Por isso, não só Lula continuou o processo da gestão anterior, como Dilma o ampliou.

Mas, para ficar bem com os eleitores, abusa equivocadamente da ideia de que concessão é diferente de privatização.

Não é.

Pelo artigo 175 da Constituição, concessão é a forma obrigatória de privatizar serviços públicos.

E assim foi feito no governo Fernando Henrique Cardoso (1995-2002) para os serviços de distribuição de energia, ferrovias, rodovias e grande parte da telefonia.

A diferença entre os dois governos não é semântica.

Ela aparece na qualidade do processo de venda de ativos ou concessões de cada um.

FHC seguia uma lei que continha objetivos, normas e regras a serem obedecidos, inclusive o método de cálculo do preço do ativo.

Setores a serem privatizados e suas empresas eram incluídas no PND (Programa Nacional de Desestatização) por meio de decreto presidencial.

A partir daí iniciava-se um processo longo e transparente.

Consultores eram contratados para definir um desenho regulatório e operacional, a partir do qual duas consultorias calculavam o preço mínimo dos ativos.

Caso houvesse discrepância entre os valores, uma terceira firma era chamada para refazer a conta.

Audiências públicas eram realizadas e editais publicados nos grandes jornais –qualquer modificação em seus termos exigia não só o adiamento do leilão, para que novos interessados pudessem ter tempo para avaliar a mudança, como publicação da própria mudança na forma de fato relevante.

Por isso, o PND de Fernando Henrique foi o sucesso que foi, recolhendo aos cofres públicos R$ 100 bilhões, que ajudaram na estabilização da economia.

As empresas privatizadas geraram lucros impressionantes –mesmo aquelas consideradas eficientes, como a Vale–, contribuindo para a União com dividendos e impostos.

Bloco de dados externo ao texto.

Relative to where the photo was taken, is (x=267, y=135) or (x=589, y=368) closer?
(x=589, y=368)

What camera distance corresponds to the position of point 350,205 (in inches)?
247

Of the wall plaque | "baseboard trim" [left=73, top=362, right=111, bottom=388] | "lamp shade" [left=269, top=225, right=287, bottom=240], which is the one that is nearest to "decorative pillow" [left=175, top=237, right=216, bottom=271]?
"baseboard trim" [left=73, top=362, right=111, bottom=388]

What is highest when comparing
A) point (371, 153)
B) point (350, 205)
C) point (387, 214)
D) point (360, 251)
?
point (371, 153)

E mais: CPIs foram criadas sem que se gerasse uma denúncia sequer e todos os processos foram aprovados pelo Tribunal de Contas da União (TCU).

Não se pode dizer o mesmo das privatizações do atual governo.

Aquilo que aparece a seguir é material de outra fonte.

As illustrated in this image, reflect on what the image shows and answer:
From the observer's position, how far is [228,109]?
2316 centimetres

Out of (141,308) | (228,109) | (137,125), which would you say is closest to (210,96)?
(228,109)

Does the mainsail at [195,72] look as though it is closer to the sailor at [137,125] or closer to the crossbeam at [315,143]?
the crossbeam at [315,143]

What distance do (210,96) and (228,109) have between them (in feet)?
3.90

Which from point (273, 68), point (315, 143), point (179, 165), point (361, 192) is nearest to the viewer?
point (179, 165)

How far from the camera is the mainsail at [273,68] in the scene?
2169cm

Hoje assistimos a uma sucessão de fracassos: leilões realizados com mais de um ano de atraso, operadores de qualidade duvidosa, presença crescente do BNDES e do Tesouro para viabilizar a venda, projetos inúteis e inviáveis, como o TAV (trem de alta velocidade), processos paralisados pelo TCU por falta de base legal, como o das ferrovias e aeroportos, e por aí vai.

Mas o mais grave é a falta de planejamento ou capacidade para executar qualquer plano, que seja PAC1, PAC2 ou PIL.

As letras mudam, mas a incompetência é a mesma.

Qual é o plano de logística deste governo?

Por que, por quem e como são definidas prioridades?

Quem decide o preço, ou a taxa de retorno, ou a forma de financiamento? É um processo desorganizado e casuístico.

Muda ao sabor dos investidores.

A taxa de 5,5% não agrada, então mudemos para 7,2%.

A participação do BNDES está baixa?

Então vamos aumentar.

Taxa de juros está alta?

Abaixemos.

E assim vamos, com o Tesouro gastando mais do que arrecadando, com as estatais atrasando a vida do setor privado e o governo caçando investidor.

Tudo decidido a portas fechadas. É o processo mais sujeito a lobbies que já se viu.

Sem critério.

Sem audiência pública.

Sem fato relevante.

Nas palavras na ministra-chefe da Casa Civil: “Temos que lançar os editais no mercado, saber a reação e sentir se serão exequíveis ou não nesse modelo”.

Só que o investidor sabe jogar o jogo melhor que o governo: ele não pisca primeiro.

Está na hora de parar de apontar o dedo e fazer uma autocrítica.

ELENA LANDAU, 55, economista e advogada, é presidente do Instituto Teotônio Vilela do Rio e sócia do escritório Sergio Bermudes.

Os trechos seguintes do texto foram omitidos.